Well, someday you just might. Even though Claire and Jake work pretty common nine-to-five jobs — Claire is a restaurant and bar designer, Jake is an accountant — their mundane existence is exactly what attracts Cooper James (Felix Mallard) to shack up with them in the first place. After a bad breakup that’s attracting a lot of paparazzi attention, Cooper looks down his list of business associates and picks the most boring title: accountant. That’s Jake, and — not wanting to turn away a client, music superstar, and human being in need — the young couple agrees to let him stay a while.

"Happy Together" Victor Williams, Felix Mallard, and Stephnie Weir CBS
Victor Williams, Felix Mallard, and Stephnie Weir in “Happy Together”Cliff Lipson/CBS

In the pilot, “Happy Together” feels like a parody of itself. None of the characters feel real, all of the comedy is amplified, and it just feels silly. Older viewers (or the typical demographic for CBS) will probably flash back to shows like “Bosom Buddies,” while younger viewers (or the target demo for “Happy Together”) might think of “Horsin’ Around,” the show-within-a-show featured on “BoJack Horseman.” It doesn’t matter that something like this really happened — that Harry Styles moved in with Ben Winston for a few years — when you’re watching a fictional take on TV, leaving the “Happy Together” premise as a huge pill for the audience to swallow.

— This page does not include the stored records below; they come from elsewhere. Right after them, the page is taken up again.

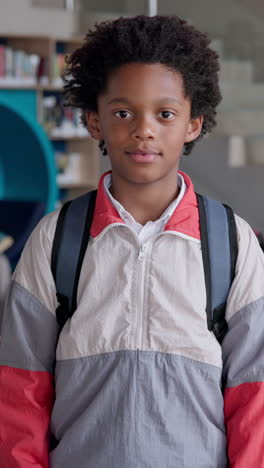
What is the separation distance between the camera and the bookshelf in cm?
597

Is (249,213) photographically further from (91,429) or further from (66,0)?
(91,429)

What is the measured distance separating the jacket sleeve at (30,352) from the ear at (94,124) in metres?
0.17

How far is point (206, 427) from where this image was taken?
46.3 inches

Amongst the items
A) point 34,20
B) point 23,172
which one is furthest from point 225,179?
point 34,20

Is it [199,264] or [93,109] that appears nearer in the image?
[199,264]

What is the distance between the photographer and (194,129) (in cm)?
132

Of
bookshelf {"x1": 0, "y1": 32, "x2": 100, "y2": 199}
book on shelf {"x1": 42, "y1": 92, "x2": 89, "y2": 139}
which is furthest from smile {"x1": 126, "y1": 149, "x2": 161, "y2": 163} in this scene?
book on shelf {"x1": 42, "y1": 92, "x2": 89, "y2": 139}

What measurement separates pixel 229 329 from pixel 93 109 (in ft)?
1.41

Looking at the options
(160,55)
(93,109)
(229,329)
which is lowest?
(229,329)

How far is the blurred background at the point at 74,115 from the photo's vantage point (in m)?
4.82

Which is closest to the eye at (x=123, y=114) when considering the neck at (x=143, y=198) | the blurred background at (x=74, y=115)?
the neck at (x=143, y=198)

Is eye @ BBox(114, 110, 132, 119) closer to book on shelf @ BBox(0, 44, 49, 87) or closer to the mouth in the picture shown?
the mouth

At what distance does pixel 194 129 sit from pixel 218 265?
0.25 metres

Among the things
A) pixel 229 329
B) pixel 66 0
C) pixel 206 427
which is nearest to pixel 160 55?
pixel 229 329
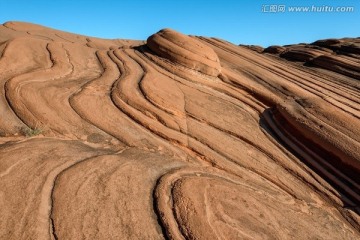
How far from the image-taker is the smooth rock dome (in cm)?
1229

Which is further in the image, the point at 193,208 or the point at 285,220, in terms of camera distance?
the point at 285,220

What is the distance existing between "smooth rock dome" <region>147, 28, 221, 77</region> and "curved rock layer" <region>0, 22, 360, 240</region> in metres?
0.06

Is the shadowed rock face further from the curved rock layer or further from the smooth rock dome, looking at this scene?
the smooth rock dome

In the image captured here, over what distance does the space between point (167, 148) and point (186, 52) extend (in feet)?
20.6

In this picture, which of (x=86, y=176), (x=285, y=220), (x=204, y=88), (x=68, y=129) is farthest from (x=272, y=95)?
(x=86, y=176)

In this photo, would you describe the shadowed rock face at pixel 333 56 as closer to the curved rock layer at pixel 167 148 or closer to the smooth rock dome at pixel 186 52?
the curved rock layer at pixel 167 148

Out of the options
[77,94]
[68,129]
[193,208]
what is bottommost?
[193,208]

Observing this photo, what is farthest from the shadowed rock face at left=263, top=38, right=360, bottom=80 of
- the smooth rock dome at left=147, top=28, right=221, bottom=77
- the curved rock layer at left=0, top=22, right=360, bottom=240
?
the smooth rock dome at left=147, top=28, right=221, bottom=77

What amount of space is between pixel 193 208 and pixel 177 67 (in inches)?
314

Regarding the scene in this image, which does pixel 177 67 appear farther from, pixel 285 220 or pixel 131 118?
pixel 285 220

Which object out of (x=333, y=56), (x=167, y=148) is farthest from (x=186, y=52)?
(x=333, y=56)

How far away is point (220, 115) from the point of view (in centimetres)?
966

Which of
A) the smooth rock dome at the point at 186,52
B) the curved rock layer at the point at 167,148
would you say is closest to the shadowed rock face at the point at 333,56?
the curved rock layer at the point at 167,148

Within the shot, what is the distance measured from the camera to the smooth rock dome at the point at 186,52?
40.3ft
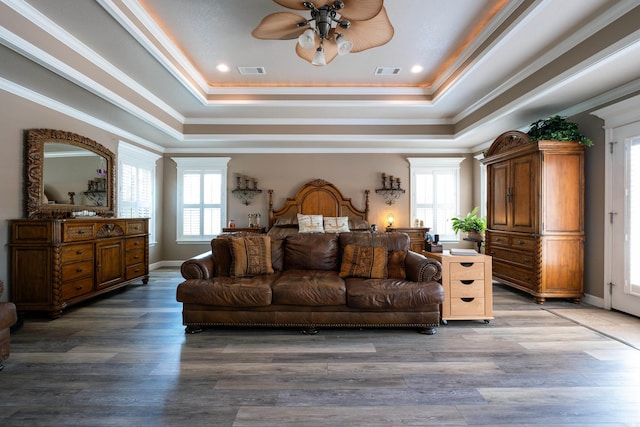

But instead of handing viewers a glass of water (and a mallet to crush the dose into dust), the series wisely refuses to acknowledge the inanity of its premise: It’s a farce. What feels like a mistake after one episode starts to seem brilliant by the third, mainly because it becomes clear that you’re not supposed to take any of this seriously. Everything involving Cooper is an excuse to confuse and confound the central couple. Even Mallard’s lackadaisical performance (the exact opposite of what a charismatic young pop star should be) feels carefully chosen to highlight Jake and Claire — or, more specifically, Wayans Jr. and West.

Wayans Jr. has been searching for a proper means to showcase his talents since “Happy Endings” ended. West hasn’t waited quite as long, but made it very clear between “22 Jump Street” and “The Carmichael Show,” she needed a bigger spotlight. Here, they both get what they need. In Episode 2, while Jake and Claire try to prove they’re still fun, independent people (instead of being defined by their coupledom), they turn around and realize they’re wearing the same outfit. Immediately, they start saying the same thing at the same time. Wayans and West mime each other perfectly, and the sequence goes on so long you have no choice but to kick back and admire their dedication, timing, and execution.

The same could be said for the show overall. “Happy Together” may sound like a generic title for a sitcom about the ups and downs of marriage, but it’s better viewed as a cipher. Everyone is happy as long as these two are together. The stars get a vehicle worthy of their range and abilities. The producers are excited to create more absurd fun for their comic duo, and the audience should be happy in the long run, admiring a knowing farce at a time where the world’s dark buffoonery needs to be ignored. “Happy Together” may not become an iconic sitcom, but it’s already a pretty good source for happiness.

Grade: B

“Happy Together” premieres Monday, October 1 at 8:30 p.m. ET.